Shortages could push prices to new record levels
After Russia invaded Ukraine, the US and European countries slapped Russia with a host of financial sanctions. The Russian government had prepared for the move with a strategic deal with “no limits” with China and moved its reserves away from dollars and euros into gold, and perhaps, Chinese bonds.
Meanwhile, sanctions weigh on the Russian economy, sending stocks and the ruble’s value lower. Many western companies are abandoning Russian investments and joint ventures in protest over the invasion of Ukraine. A European and US ban on importing Russian oil and gas is likely.
Russia will retaliate with embargos and bans. As a leading producer of crude oil, natural gas, coal wheat, fertilizers, aluminum, and palladium, the energy and agricultural commodities and metals could experience severe shortages if Russia refuses to supply the raw materials it produces. Moreover, the impact of the invasion will reduce capital flows into Russia and may cause the labor force to decline, leading to lower output.
As of March 7, all of the commodities produced in Russia had experienced explosive gains, and palladium is no exception.
Palladium is a green metal
Palladium is a green metal as its density and resistance to heat make it a critical component in catalytic converters for gasoline-powered engines for cars and buses. Palladium is also required for jewelry, dentistry, watchmaking, blood sugar test strips, aircraft spark plugs, surgical instruments, and electrical contacts.
Palladium is around thirty times rarer than gold, making it an even more precious metal.

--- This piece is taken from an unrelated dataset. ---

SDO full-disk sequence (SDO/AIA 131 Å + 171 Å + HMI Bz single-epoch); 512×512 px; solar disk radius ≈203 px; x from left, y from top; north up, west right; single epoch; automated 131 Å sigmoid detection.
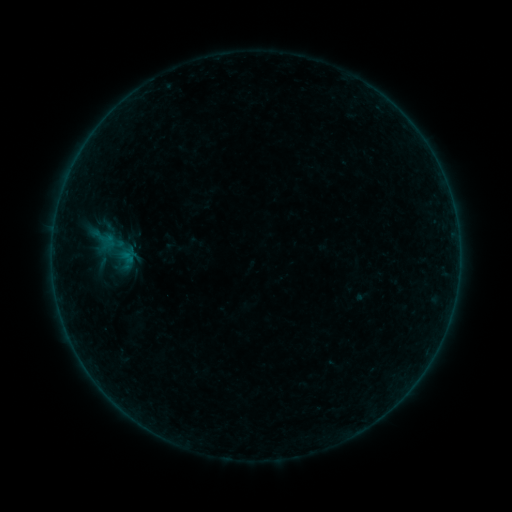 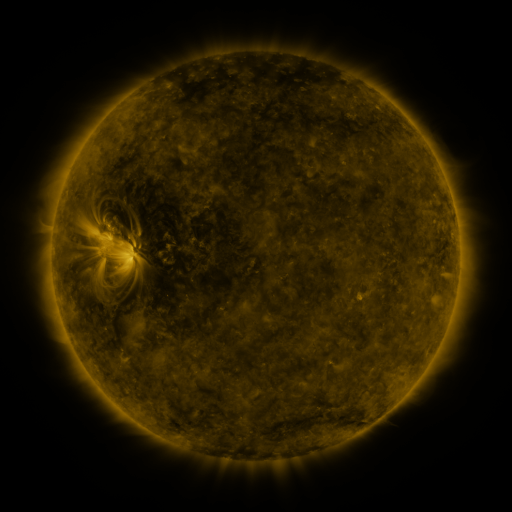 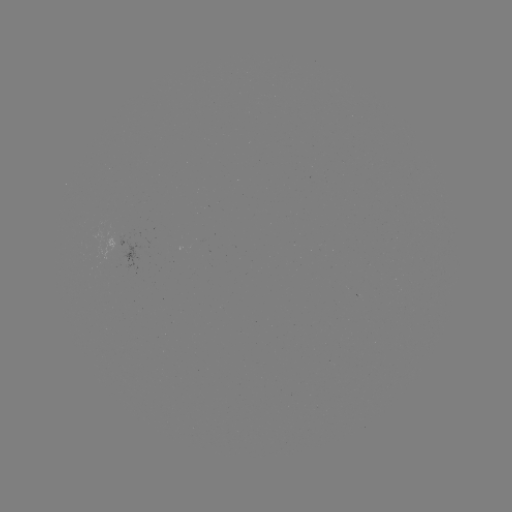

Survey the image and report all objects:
sigmoid: (114, 240)
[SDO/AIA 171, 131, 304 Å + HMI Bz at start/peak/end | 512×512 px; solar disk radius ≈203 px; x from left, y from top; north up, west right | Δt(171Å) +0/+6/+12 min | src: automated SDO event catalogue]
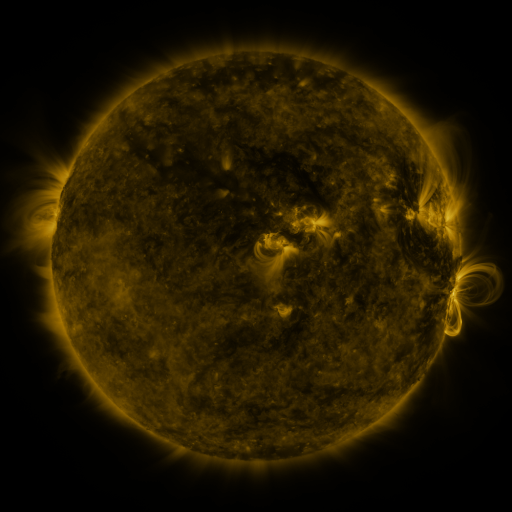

As the world addresses climate change, the industrial demand for palladium has risen dramatically. However, palladium remains a rare precious metal with only 210 tons of worldwide production in 2020. Russia accounted for nearly half the output. In early 2016, palladium reached a bottom at below $470 per ounce. On March 7, the price was over six times higher.
PALL is an alternative to the physical and futures market
Bull markets in commodities can take prices to unthinkable levels when shortages occur. The potential for almost half of annual output to disappear from the market could push the price far above the May 2021 all-time high over the coming weeks and months.
The most direct route for a risk position in the palladium market is via the physical bars and coins available from dealers worldwide. The NYMEX division of the CME offers a palladium futures contract with a delivery mechanism.
For those looking to participate in the palladium market without holding physical metal or venturing into the futures arena, the Aberdeen Physical Palladium ETF product (PALL) provides an alternative.
At $271.59 per share, PALL had over $530.5 million in assets under management. The ETF trades an average of 84,815 shares each day and charges a 0.60% management fee.
Nearby palladium futures rose from $1549.40 in December 2021 to $3380.50 on March 7, an 118.2% increase.

The chart shows that PALL moved from $143.06 to $281.50 per share or 96.8% over the same period. One of the drawbacks of the PALL ETF is it only trades during hours when the US stock market is open. Palladium futures trade around the clock during the week. The high in palladium occurred at 3:30 EST, six hours before the US stock market and PALL ETF product began trading on March 7. PALL misses significant moves that occur when the stock market is closed as it did not on March 7.
Palladium moved to a new all-time high, and the sky could be the limit for the price as Russian supplies may disappear from the market. However, a settlement that decreases the risks by ending the war could cause the price to correct sharply after the recent surge. Expect lots of volatility in the palladium market over the coming days and weeks.